When a corporation takes a stand on gay issues

This Volvo ad promoting Mardi Gras in Sydney led to a boycott of parent company Ford.
Remember the first time you noticed a national advertiser openly cater to gay audiences? If you’re like most of us, you probably felt a little pride in being acknowledged as a valued member of society. Depending on your age, it may also have been an emotional moment, as decades of invisibility and negative portrayal finally began to fade away. Your perception of that brand probably became much more positive, making you more likely to buy products sold under it.
But that’s only if you’re gay. If you belong to a group that’s antagonistic toward gay people – like some self-described Christian organizations – your reaction might be totally different. You might be outraged enough to accuse the corporation of legitimizing degenerate behaviour. You might even band together with some like-minded people to launch a boycott.
That is exactly how gay people react when we see a company that embraces anti-gay positions, like in the 1970s when brewer Coors fired all the gay employees its managers could identify. That resulted in a decades-long boycott of Coors’ beers by gay people.
Then there was the 1997 episode of Ellen in which the comedian was widely expected to come out as gay. Both Chrysler and JCPenney pulled their advertising after the American Family Association threatened to boycott the show’s sponsors.
In 2003, Volvo, then a Ford subsidiary, ran an ad for the Gay and Lesbian Mardi Gras in Sydney, Australia. The visual was playfully phallic, but US Christian groups were not amused. They found the ads offensive and in 2005 called for a boycott of Ford. Within months the company announced its subsidiaries would no longer advertise in gay publications.

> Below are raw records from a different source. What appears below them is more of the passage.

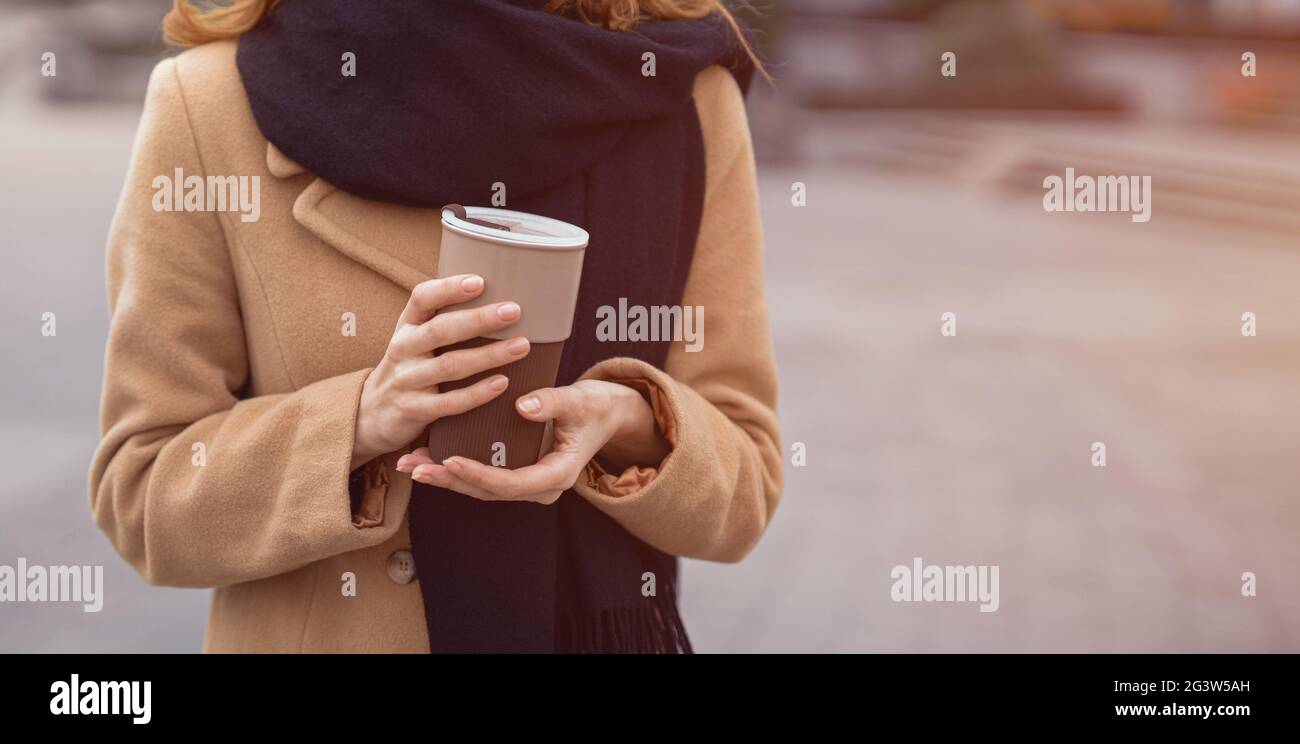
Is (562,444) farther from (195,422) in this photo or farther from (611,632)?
(195,422)

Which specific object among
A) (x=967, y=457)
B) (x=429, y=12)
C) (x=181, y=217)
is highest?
(x=429, y=12)

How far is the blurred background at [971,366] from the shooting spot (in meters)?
4.61

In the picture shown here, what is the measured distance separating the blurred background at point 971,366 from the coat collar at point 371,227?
68 centimetres

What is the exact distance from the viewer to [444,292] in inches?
51.2

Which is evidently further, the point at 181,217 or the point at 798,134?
the point at 798,134

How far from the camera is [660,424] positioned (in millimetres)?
1627

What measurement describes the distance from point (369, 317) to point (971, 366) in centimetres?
611

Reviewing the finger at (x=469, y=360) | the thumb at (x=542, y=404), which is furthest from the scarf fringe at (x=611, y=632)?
the finger at (x=469, y=360)

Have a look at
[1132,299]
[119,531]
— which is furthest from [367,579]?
[1132,299]

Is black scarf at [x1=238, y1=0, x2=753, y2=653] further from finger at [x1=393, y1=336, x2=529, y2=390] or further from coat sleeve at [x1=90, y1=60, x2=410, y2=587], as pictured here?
finger at [x1=393, y1=336, x2=529, y2=390]

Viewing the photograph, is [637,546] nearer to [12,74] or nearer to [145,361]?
[145,361]

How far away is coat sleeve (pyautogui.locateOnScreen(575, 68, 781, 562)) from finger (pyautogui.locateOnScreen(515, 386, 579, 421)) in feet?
0.71

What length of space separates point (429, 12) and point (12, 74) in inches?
751

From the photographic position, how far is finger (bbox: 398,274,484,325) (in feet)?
4.24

Now, back to Ellen and JCPenney. When the retailer finally came to its senses this year and named Ellen its spokesperson, a group called One Million Moms urged the company to drop her or face a boycott. But this time JCPenney stuck with Ellen and a counter-boycott was organized to encourage people to shop at the store.
Why do major advertisers take sides at all when it so often leads to protests and boycotts? It rarely has anything to do with morality. Corporations aren’t people; they don’t have feelings. These are business decisions crafted to win customers, attract employees, earn higher revenues or all three.
Advertisers don’t embrace the gay community because it’s the right thing to do. They do it because we’re increasingly visible, have above-average disposable income and tend to be on the leading edge of new trends. Advertisers don’t embrace the Christian right because God tells them to. They do so to appeal to a large base of aging, non-urban customers who respond well to such points of view.
Ultimately, it’s a numbers game. Company managers choose whether the customers it gains are worth more than the customers it stands to lose. In the case of JCPenney in 1997, that calculation led to dumping Ellen. In 2012, the same calculation made her the public face of the company.
But let’s be clear. It’s not that JCPenney, eBay or Microsoft love us; they are starting to treat us like they’ve always treated everyone else simply because they want our money.